My short project entitled "Functional annotation of potential regulators of lysosomes and cell death identified in a genome-wide screen " involved scripts that carry out two major tasks.The first task primarly involves data download and analysis of genes collected from 12 databases related to autophagy,cell death,and lysosomes. However, the second task involves functional annotation of genes obtained from a genome-wide screen and basic statistical analysis of knockdown data.
Scripts of the above tasks require the installation and import of various packages(see packages.py) and Matplotlib library(v3.1.1).
Some databases were available for download(see datadownload.py), while others were not and therefore the htmls were downloaded (datadownload.py) and webscraping scripts were written to parse them(see webscraping.py). Other scripts include parse.py, mergeAutophagy.py,mergeCellDeath.py, mergeLysosome.py,overlap.py,screenCheck.py, plotting.py,MappingToUniprot.py, and MappingToLists.py.
- python v3.7.4
- wget
- matplotlib v3.1.1
- pandas
- beautifulsoup4
- owlready2
- goatools
- lxml
- glob
- openpyxl
- json
- tqdm (install with conda install -c conda-forge tqdm)
All the scripts were run using python.

| Task set |
1. Decide whether each statement agrees with the project description, answering yes or no and quoting the deciding words: (a) the genes in the first task were collected from 12 databases; (b) every database could be downloaded directly; (c) the scripts were run using R.
2. Reproduce the project description from the words "My short project" and stop after "of knockdown data.".
Use only the project description as your source.

| Supplied data |

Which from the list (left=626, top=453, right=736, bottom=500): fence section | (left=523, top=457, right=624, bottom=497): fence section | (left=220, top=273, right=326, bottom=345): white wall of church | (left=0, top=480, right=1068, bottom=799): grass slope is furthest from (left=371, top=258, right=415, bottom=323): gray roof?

| List of answers |
1.
(a) Yes: "analysis of genes collected from 12 databases related to autophagy,cell death,and lysosomes"
(b) No: "Some databases were available for download(see datadownload.py), while others were not"
(c) No: "All the scripts were run using python."

2.
My short project entitled "Functional annotation of potential regulators of lysosomes and cell death identified in a genome-wide screen " involved scripts that carry out two major tasks.The first task primarly involves data download and analysis of genes collected from 12 databases related to autophagy,cell death,and lysosomes. However, the second task involves functional annotation of genes obtained from a genome-wide screen and basic statistical analysis of knockdown data.